● THE PROBLEM: Rewrite every line of the entries below as a numbered list, skipping the blank lines. Leave the pictures out of your answer.
++++++++
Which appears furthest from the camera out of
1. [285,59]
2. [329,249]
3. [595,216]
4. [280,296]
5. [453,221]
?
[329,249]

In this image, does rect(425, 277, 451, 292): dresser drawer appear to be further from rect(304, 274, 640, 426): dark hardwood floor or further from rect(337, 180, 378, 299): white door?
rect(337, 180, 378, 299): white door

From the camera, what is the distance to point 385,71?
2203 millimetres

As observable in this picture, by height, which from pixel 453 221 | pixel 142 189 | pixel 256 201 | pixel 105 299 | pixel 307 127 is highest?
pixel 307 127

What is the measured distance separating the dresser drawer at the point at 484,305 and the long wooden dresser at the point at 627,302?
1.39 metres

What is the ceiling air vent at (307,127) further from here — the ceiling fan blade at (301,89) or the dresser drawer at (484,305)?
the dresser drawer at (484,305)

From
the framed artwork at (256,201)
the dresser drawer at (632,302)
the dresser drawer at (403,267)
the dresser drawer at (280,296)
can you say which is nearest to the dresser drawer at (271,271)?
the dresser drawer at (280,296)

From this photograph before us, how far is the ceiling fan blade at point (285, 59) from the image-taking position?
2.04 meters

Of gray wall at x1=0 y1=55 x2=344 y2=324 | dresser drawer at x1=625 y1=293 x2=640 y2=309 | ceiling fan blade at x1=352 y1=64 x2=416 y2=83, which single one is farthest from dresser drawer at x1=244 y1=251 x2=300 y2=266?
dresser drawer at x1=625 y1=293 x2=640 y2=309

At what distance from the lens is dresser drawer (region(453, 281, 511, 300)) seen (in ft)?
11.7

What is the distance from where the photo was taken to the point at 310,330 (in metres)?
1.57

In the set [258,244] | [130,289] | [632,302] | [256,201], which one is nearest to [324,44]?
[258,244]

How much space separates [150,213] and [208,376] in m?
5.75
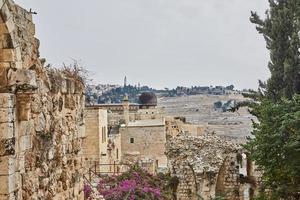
++++++++
● FINAL RESULT:
1. Which appears furthest from the camera out of
2. 1. [285,59]
3. 2. [329,249]
4. 3. [595,216]
5. 4. [280,296]
6. 5. [453,221]
7. ?
8. [329,249]
9. In this image, does rect(425, 277, 451, 292): dresser drawer appear to be further from rect(304, 274, 640, 426): dark hardwood floor or further from rect(337, 180, 378, 299): white door?
10. rect(337, 180, 378, 299): white door
11. From the camera, what is the distance to point 385,71?
12. 2203 millimetres
13. As observable in this picture, by height, which from pixel 453 221 | pixel 142 189 | pixel 256 201 | pixel 105 299 | pixel 307 127 is highest?
14. pixel 307 127
15. What is the measured distance separating the dresser drawer at the point at 484,305 and the long wooden dresser at the point at 627,302?
16. 1.39 metres
17. What is the ceiling air vent at (307,127) further from here — the ceiling fan blade at (301,89) or the dresser drawer at (484,305)?
18. the dresser drawer at (484,305)
19. From
20. the framed artwork at (256,201)
21. the dresser drawer at (632,302)
22. the dresser drawer at (403,267)
23. the dresser drawer at (280,296)
24. can you say which is nearest to the dresser drawer at (271,271)?
25. the dresser drawer at (280,296)
26. From this photograph before us, how far is the ceiling fan blade at point (285, 59) from the image-taking position?
27. 2.04 meters
28. Of gray wall at x1=0 y1=55 x2=344 y2=324 | dresser drawer at x1=625 y1=293 x2=640 y2=309 | ceiling fan blade at x1=352 y1=64 x2=416 y2=83, which single one is farthest from dresser drawer at x1=244 y1=251 x2=300 y2=266?
29. dresser drawer at x1=625 y1=293 x2=640 y2=309
30. At what distance from the lens is dresser drawer (region(453, 281, 511, 300)) seen (in ft)?
31. 11.7
32. What is the distance from where the photo was taken to the point at 310,330 (in metres)?
33. 1.57
34. In the set [258,244] | [130,289] | [632,302] | [256,201], which one is nearest to [324,44]?
35. [258,244]
36. How much space separates [150,213] and [208,376] in m?
37. 5.75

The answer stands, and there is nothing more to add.